◆ **Problems and tasks**
(a) Copy the baseball article between "Tri-County title will" and "good one Thursday.", inclusive, and edit it so that "parents" reads "families".
(b) Please pick up the baseball article after its last sentence and keep writing it.

◆ **Passage to read**
start

Tri-County title will be determined in best-of-6 series
Tri-City loses a 3-0 lead in the sixth
inning and Game 5 ends in a knot.
By Geoff Dodd
Of The Morning Call
The parents missed a
good one Thursday.
Smack down Route 73
in Boyertown, right at Lee Mecherly Field, home of the Gabelsville Owls,
they missed a chance to teach the kids those sagacious words: It doesn't
matter who wins or loses, it's how you play that counts.
Because in
Tri-County adult-league baseball, featuring Gabelsville against Tri-City in,
of all things, the first game of the five-game league championship series,
everyone won.
And everyone lost.
Tri-City carried a
3-0 lead into the sixth inning behind Josh Gunkle's then-two-hit
masterpiece. But Gabelsville responded in the bottom frame, tying it on a
two-out, two-run double by designated hitter Ed Reilley and another RBI
single by third baseman Dave Pence.

end

◆ **Supplied data**
start

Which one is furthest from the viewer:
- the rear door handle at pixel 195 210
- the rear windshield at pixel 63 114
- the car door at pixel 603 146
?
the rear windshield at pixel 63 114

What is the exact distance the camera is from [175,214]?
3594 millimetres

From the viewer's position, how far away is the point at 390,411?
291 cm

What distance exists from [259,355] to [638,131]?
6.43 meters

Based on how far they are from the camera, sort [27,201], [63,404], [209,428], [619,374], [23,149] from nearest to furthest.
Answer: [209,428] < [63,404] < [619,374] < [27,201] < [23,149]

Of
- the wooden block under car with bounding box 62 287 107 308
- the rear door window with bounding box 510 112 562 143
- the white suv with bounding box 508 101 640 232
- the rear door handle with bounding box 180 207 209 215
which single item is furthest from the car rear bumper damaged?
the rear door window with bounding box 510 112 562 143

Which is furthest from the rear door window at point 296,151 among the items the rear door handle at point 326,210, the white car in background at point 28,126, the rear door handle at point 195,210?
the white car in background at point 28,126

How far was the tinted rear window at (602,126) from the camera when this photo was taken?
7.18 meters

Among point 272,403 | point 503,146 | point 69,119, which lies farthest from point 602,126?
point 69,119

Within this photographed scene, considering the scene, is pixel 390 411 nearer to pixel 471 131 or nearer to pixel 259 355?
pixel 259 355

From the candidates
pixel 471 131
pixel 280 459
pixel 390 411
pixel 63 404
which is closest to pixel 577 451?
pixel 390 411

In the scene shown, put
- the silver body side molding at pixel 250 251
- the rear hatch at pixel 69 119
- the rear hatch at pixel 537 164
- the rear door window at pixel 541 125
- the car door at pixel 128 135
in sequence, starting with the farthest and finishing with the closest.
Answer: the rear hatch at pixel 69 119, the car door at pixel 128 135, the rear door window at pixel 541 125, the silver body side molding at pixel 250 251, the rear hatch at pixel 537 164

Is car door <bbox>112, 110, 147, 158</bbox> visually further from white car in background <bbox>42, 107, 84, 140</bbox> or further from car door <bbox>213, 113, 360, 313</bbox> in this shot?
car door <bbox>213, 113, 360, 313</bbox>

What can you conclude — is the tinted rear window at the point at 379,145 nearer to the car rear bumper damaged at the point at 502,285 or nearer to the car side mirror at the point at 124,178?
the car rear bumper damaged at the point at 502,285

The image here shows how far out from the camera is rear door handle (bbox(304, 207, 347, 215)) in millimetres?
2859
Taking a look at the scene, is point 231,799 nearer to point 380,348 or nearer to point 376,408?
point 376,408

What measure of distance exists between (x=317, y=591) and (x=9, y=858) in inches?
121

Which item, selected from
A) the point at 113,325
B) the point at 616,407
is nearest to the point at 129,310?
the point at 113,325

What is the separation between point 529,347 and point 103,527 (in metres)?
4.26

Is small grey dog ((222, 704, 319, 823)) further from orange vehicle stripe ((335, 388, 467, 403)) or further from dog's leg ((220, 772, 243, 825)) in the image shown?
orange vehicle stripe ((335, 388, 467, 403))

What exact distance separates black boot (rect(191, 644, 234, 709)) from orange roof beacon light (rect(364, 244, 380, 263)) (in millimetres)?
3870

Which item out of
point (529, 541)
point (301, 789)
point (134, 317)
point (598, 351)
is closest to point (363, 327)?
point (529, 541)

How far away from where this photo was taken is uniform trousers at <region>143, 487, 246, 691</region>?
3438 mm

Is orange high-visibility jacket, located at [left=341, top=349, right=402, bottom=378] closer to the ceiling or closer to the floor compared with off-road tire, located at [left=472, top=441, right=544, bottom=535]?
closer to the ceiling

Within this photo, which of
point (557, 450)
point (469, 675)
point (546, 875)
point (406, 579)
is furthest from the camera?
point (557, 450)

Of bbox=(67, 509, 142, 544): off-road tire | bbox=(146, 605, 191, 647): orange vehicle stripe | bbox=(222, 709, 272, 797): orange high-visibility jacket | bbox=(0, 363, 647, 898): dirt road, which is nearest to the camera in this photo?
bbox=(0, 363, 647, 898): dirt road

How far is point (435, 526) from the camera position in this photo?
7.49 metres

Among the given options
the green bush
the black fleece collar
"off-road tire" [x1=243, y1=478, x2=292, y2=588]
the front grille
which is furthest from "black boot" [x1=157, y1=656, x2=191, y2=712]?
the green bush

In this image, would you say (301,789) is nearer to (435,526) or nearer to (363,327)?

end

◆ **Responses by task**
(a)
Tri-County title will be determined in best-of-6 series
Tri-City loses a 3-0 lead in the sixth
inning and Game 5 ends in a knot.
By Geoff Dodd
Of The Morning Call
The families missed a
good one Thursday.

(b)
Tri-City couldn't
respond in the seventh against Owls starter Shawn Betz, and neither could
Gabelsville, despite two hits. Again in the eighth, Tri-City fell short,
spoiling a double by leadoff man Brendan Witkowski.
And thus, because
Mecherly field has no lights, the game ended, 3-3, at the end of that
inning because of darkness.
"We were hitting
some balls hard, but they weren't finding any holes," said Owls manager Mike
"Doc" Moyer, who became the last out of the game in a pinch-hit performance,
striking out on a high fastball from Gunkle.
But hey, who needs a
winner anyway?
Apparently not Owls
centerfielder A.J. Bohn, who said Thursday as dusk settled in behind him,
"It's all fun. I'm just here to have fun."
Baloney. And he knew
it, too. This, coming from a guy whose parents once told him "any summer you
don't bring home hardware isn't a good summer."
The game went into
the books as a wash. Eight full innings, and it counts for bupkus.
"It's
disheartening," Bohn said. "But remember, we were down 3-0."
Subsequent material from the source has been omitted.